In an already divisive crossover, "AVX VS" might be one of the most divisive comics to be published this year. Where some loved its purely technical approach, others found it utterly devoid of interesting content. But if there's one thing everyone should be able to agree on, it's that "AVX VS" #6 is the most entertaining issue of the series by a considerable distance.

In part, that's because the book breaks the constraints of its regular format. Previous issues featured two 10-page fight scenes in which Avengers fought X-Men. This time, there's a lead 10-pager in which Hope and the Scarlet Witch finally throw down, but the remainder of the book is padded out with short, (mostly) gag strips by some of Marvel's top creators.

The lead story, by Kieron Gillen and Jim Cheung, suffers slightly due to the rather nebulous powers of its main characters. The script isn't without Gillen's now-trademark moments of comedy, but even Jim Cheung's fantastic work struggles to make several pages of vaguely-defined energy manipulation seem like a relatable threat. The fight skews towards becoming a wholly abstract battle of wills, and only a well-placed, precisely executed punchline saves it from being just that.

The rest of the issue is sub-divided into the funny and the not-so-funny. Bendis and Mahfood's one-pager is a welcome reminder of why the pair should team up more often. Kathryn and Stuart Immonen's "Science Battle" is an instant one-page classic. Hastings & Chabot's battle of the custodians piece is another. The book's final strip, a Pixie and Squirrel Girl piece (by Dan Slott and Katie Cook) reveals the terrible secret of "AVX VS" and is worth the cover price alone.

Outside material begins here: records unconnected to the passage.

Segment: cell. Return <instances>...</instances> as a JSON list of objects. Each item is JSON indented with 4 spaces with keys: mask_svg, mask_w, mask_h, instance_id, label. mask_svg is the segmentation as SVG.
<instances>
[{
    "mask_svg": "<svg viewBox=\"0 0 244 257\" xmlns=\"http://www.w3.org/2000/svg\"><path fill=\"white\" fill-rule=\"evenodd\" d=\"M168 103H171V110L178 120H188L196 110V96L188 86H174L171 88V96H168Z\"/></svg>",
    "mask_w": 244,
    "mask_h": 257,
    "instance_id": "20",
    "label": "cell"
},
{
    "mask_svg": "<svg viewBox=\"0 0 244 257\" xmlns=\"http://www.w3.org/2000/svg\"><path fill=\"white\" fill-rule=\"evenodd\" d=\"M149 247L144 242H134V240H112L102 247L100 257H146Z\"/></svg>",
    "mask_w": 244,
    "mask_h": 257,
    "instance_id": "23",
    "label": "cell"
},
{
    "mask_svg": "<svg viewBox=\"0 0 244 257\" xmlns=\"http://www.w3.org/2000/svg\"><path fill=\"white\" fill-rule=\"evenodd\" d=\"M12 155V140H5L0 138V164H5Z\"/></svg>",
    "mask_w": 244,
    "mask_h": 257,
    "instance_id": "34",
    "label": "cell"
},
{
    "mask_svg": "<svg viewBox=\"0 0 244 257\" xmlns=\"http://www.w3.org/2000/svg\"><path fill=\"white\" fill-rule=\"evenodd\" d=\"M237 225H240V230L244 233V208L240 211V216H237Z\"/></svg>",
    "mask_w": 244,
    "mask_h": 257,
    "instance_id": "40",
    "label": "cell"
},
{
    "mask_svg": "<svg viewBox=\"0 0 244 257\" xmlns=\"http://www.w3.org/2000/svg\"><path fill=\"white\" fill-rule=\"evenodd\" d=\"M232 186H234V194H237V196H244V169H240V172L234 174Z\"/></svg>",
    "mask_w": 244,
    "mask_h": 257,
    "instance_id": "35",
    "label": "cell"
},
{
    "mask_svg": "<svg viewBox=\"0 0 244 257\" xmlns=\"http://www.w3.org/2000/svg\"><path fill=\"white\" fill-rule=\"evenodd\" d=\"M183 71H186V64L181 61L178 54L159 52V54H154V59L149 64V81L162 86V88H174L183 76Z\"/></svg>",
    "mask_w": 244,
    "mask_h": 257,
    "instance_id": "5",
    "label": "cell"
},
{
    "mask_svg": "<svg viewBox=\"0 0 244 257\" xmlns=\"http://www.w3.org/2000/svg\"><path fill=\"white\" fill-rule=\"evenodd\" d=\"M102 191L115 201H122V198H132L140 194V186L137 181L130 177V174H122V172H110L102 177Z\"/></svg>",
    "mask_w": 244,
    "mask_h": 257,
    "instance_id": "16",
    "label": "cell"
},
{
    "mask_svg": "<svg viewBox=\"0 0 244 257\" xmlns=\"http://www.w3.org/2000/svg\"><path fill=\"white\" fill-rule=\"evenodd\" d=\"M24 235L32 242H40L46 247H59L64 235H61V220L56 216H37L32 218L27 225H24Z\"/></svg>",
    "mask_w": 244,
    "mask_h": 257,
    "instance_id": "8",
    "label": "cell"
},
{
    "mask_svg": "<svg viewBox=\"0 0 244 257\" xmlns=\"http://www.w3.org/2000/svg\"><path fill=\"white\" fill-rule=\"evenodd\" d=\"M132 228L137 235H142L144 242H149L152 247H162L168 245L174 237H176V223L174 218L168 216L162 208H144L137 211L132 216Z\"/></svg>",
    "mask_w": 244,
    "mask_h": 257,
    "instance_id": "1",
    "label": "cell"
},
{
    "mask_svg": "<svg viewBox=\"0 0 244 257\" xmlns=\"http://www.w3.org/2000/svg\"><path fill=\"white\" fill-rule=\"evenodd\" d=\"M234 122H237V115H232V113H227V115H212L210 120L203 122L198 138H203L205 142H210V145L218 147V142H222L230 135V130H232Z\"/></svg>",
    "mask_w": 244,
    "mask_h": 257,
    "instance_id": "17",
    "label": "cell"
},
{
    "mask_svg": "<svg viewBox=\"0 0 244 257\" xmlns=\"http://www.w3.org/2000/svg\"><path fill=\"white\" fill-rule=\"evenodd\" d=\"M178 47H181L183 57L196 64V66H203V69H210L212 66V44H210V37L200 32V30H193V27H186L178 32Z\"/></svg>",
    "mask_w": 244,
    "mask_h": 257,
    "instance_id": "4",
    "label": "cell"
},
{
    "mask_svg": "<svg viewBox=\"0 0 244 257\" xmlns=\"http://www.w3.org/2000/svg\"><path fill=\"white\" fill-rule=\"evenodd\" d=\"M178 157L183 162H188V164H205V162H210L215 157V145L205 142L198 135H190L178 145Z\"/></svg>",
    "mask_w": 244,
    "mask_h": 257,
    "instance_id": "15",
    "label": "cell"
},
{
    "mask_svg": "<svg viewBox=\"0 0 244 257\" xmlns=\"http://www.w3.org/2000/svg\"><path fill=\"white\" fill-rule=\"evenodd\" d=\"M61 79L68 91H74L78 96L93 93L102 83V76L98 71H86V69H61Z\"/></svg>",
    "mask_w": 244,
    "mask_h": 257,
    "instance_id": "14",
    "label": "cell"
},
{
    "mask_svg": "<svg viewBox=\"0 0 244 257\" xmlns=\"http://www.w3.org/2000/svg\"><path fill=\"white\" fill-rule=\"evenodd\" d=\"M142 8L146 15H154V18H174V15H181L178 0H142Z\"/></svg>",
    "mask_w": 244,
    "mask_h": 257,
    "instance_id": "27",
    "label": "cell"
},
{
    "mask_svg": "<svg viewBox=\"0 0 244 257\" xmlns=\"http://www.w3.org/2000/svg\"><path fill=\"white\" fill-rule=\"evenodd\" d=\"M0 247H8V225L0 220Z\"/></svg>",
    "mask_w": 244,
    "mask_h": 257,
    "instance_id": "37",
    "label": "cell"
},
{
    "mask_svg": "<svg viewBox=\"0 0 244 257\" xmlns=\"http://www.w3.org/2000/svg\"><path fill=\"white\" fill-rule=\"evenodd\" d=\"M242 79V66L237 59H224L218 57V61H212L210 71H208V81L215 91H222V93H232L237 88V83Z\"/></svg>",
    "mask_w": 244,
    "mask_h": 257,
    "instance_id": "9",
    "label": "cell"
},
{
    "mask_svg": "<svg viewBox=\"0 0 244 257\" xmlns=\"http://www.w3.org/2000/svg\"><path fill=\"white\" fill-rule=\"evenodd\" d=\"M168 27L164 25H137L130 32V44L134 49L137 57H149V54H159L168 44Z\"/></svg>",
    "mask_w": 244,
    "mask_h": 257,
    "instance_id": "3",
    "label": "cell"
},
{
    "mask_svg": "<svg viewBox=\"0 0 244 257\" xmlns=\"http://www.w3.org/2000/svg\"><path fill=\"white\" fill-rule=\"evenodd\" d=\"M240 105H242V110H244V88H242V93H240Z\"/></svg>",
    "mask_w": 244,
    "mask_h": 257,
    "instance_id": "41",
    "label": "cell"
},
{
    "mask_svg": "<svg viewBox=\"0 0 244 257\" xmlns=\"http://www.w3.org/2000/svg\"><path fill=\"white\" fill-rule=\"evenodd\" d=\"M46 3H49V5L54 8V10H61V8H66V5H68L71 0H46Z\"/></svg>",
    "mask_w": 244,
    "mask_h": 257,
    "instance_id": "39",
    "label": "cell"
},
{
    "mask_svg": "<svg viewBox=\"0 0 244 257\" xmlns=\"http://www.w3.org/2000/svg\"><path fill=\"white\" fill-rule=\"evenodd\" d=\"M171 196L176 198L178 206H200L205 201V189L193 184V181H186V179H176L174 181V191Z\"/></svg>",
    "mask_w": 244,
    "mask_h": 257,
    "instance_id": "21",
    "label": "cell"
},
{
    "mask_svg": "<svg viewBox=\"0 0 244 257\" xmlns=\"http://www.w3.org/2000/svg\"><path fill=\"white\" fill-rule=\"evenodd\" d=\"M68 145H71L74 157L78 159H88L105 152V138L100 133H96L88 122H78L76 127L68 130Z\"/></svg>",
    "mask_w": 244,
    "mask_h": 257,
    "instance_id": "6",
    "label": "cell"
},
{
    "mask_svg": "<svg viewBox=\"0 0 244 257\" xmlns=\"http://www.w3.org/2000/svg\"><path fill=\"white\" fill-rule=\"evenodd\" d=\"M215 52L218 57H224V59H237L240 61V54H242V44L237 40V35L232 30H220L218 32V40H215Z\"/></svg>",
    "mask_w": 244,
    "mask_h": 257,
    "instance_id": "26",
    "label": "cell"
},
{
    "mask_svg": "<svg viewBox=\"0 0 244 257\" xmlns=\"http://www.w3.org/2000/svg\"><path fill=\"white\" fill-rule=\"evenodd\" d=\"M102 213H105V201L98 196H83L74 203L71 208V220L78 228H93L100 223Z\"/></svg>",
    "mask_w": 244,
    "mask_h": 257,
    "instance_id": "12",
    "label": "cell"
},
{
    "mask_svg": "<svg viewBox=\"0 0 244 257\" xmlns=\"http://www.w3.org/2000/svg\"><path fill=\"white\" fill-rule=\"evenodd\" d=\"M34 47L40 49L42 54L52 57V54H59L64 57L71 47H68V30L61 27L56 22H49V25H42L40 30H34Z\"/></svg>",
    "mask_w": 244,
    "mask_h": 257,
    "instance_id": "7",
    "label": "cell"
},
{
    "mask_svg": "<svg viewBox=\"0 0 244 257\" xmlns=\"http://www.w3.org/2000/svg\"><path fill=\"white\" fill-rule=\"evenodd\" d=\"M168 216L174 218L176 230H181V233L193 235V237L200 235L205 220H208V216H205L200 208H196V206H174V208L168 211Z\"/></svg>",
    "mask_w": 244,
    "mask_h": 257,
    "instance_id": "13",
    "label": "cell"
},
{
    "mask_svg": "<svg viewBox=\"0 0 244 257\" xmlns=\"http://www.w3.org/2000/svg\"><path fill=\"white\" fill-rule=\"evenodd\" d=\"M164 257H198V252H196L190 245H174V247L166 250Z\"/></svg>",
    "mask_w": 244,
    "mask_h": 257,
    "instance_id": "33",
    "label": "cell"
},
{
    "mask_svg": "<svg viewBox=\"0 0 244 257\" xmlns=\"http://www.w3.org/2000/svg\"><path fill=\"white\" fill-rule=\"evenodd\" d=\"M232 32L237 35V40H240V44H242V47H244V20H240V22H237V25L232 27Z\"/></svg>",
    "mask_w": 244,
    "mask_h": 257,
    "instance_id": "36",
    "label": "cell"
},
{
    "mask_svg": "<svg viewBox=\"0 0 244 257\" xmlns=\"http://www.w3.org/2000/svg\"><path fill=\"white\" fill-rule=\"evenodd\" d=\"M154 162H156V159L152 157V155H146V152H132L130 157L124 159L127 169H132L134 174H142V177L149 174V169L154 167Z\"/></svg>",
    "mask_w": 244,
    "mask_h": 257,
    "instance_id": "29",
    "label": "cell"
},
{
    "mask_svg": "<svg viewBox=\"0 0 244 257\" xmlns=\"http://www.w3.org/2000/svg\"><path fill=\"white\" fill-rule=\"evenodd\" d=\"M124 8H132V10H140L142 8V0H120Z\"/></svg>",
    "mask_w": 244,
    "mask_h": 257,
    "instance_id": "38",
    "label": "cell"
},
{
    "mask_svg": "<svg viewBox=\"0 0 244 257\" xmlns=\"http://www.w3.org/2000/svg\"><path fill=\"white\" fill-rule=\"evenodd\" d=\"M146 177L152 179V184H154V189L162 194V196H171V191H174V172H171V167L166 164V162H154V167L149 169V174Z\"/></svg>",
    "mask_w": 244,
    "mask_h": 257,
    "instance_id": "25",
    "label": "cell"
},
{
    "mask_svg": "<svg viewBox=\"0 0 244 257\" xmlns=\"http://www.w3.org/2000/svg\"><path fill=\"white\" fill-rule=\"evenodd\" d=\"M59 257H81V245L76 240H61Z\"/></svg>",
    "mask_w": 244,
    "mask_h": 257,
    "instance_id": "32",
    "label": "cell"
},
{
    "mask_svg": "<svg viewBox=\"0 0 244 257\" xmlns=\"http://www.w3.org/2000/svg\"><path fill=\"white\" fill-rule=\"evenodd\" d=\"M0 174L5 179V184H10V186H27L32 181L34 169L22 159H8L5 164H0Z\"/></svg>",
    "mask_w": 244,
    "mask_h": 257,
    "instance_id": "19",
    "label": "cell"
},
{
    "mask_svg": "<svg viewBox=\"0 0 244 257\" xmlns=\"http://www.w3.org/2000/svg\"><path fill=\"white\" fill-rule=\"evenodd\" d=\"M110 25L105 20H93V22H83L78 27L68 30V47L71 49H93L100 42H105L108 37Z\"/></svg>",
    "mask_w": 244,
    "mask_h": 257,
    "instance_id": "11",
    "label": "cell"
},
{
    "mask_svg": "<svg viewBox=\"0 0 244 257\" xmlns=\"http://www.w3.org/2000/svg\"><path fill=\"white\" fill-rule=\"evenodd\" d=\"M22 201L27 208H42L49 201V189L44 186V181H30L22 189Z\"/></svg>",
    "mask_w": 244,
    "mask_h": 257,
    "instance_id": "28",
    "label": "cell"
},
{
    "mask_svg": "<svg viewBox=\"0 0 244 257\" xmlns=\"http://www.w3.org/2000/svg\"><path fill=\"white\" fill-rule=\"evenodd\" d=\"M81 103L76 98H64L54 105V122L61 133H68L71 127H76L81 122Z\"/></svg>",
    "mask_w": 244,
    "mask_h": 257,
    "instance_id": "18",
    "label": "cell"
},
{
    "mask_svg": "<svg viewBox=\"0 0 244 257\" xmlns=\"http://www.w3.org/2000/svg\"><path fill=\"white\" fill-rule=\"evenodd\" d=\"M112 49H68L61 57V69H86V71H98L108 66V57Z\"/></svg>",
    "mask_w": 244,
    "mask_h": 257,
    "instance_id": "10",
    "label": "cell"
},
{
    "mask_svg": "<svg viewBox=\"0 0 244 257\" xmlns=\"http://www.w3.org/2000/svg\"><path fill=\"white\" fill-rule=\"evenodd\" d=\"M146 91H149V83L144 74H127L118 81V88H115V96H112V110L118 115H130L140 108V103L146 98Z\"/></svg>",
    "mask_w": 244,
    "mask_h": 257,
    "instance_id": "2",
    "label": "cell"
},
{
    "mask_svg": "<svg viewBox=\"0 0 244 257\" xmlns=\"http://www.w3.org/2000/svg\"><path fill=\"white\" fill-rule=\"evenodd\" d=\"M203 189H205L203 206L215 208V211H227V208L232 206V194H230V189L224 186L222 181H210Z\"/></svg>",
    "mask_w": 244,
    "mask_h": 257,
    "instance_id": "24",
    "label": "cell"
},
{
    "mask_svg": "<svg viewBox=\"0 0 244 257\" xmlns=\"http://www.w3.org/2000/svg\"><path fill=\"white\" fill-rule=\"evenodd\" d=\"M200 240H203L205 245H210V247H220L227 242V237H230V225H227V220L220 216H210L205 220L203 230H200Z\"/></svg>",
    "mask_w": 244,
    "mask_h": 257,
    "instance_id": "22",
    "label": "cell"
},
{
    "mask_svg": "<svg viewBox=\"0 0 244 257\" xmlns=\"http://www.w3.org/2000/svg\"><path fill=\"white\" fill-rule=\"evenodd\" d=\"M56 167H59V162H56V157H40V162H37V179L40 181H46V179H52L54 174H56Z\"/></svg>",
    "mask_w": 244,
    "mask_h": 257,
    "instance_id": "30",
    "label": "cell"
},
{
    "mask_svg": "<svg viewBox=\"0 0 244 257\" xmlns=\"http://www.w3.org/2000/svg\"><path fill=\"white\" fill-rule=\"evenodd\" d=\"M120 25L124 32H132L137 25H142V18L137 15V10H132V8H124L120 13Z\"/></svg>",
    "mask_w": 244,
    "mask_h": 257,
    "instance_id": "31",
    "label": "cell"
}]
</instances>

However, it's not all top-drawer stuff. Deodato Jr.'s contribution is unrepentantly slight, looking more like a spare piece of "Uncanny Avengers" promo material than anything else. The "Spider-Woman Vs. X-Women" piece by Jeph Loeb and Art Adams' manages to patronize both its audience and its stars with some weakly justified prurience. Luckily, nothing else comes close to being a misfire, and in a book with so many contributors that's a hit-rate worth celebrating.

It feels like unhelpful shorthand to praise a comic for being fun, so even though that's what "AVX VS" #6 is, let's instead praise its other qualities: it's humorous, inventive and routinely gorgeous. Best of all, it puts together unusual creative teams and gives them the space to do what they do best -- and as any comic reader knows, that's where magic comes from. It's no surprise "AVX VS" #6 is full of exactly that.